Francesco raised a hand and smiled. “You’re not to blame. You’ve been through a lot.” He sounded cold, condescending. Lee was the only human he dealt with routinely, and he was the same then. Humain he might be, but Francesco still considered himself superior.

“So, what now?” Rose asked. Francesco looked past her to Lee.

“Now we talk with him.”

Rose was shocked. The Humains had always agreed that if Lee ever discovered their true nature, he’d have to be killed. Quickly, painlessly, but there would really be no alternative. His use to them came from his hatred of vampires, a conflicted situation that was finely balanced, and potentially deadly. But now that he knew, Francesco’s first reaction was to talk? And it was no front for Marty’s benefit.

“You think he’ll come around?”

Francesco shrugged. “Maybe. But right now is the worst time ever to lose him, don’t you think?”

Rose nodded. “Of course.
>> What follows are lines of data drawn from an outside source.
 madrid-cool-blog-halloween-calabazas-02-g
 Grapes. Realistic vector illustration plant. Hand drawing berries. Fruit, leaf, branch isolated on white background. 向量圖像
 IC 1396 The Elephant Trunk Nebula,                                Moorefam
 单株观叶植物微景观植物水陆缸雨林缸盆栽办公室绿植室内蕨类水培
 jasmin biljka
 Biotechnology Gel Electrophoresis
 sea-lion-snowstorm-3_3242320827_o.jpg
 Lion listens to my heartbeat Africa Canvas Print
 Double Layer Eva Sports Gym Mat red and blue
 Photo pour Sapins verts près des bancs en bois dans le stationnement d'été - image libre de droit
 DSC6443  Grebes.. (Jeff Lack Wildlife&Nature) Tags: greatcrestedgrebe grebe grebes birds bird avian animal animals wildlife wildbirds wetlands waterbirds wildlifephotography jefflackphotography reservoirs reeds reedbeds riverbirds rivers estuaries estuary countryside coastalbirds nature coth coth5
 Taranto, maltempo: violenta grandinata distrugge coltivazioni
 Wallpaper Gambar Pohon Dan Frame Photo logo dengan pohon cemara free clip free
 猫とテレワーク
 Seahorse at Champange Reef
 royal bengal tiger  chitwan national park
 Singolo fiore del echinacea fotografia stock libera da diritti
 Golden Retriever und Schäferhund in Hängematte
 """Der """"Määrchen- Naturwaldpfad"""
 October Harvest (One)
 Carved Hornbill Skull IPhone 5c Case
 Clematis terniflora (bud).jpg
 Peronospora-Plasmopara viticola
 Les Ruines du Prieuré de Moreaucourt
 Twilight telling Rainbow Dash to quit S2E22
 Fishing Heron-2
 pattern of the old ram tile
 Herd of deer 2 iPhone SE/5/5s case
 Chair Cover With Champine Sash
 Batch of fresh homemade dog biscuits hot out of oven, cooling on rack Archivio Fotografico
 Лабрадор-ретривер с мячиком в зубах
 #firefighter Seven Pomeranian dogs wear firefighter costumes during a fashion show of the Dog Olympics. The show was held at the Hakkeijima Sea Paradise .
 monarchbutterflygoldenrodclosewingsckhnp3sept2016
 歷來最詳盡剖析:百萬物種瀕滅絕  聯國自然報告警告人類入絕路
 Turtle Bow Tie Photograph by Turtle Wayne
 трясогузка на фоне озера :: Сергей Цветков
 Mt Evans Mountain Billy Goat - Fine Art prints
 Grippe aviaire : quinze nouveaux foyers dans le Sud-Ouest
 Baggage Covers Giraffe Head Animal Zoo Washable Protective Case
But…”

“Rose,” he said, a warning tone.

“It’s an alternative. We turn him now and he still has access to all his contacts. He becomes one of us and—”

“He’s too filled with hatred. Too consumed by it. We turn him, and he’ll likely become one of them.”

“No. We can guide him, teach him.”

“Rose, you’re young,” Francesco said, and his age came through in every word. “Believe me, I know what I’m talking about. A knee-jerk reaction like that might be the end of us. Keeping him alive as he is is risk enough.”

“Fine,” Rose said.

“Rose?”

“Fine, Francesco. I agree.” She had never dared ask why he had chosen her to turn, fearing that it had been random. She wanted to feel special. In a way, what he’d just said went some way to confirming that she was.

“Get him upstairs to his computer room,” Francesco said. “I’ll carry your brother.”

“Be gentle with him.”

Francesco only raised an eyebrow, then picked up Marty under one arm and climbed the stairs. If the crossbow bolt in his right hip was bothering him, he showed no sign.

Rose knew what Francesco was going to do, and how he was going to do it. She’d seen him torturing a vampire for information only the night before, and now she knew that he would display the other side of his personality. Cool, calm, affable. Persuasive.

Lee was regaining consciousness. Rose squatted before him, able now to ignore the smell and heat of the blood leaking from the small wound on the back of his head. He lifted his head and focused on her, catching his breath. She gave him a friendly smile.

“He’ll give you one chance to live,” she said as she picked him up, as easily as lifting a small child. “I suggest you take it.”

They sat Lee in his own leather swivel chair, turned away from his computer to face the room. His head was throbbing, and when he flexed his scalp, he felt the wound and the stickiness of drying blood. His throat hurt where Rose had grabbed him. His right index finger was on fire, bent back at a terrible angle. But the shaking had nothing to do with these various pains. That was all fear.

I’m a vampire’s servant, just like Renfield, he thought, and could barely imagine anything worse. Instead of fighting the bastard creatures he hated so much, he had been aiding them all this time. And they had been using him like a naïve marionette, tweaking strings as and when they wanted to, walking him here, guiding him there.

How the fucking hell could he have been so stupid?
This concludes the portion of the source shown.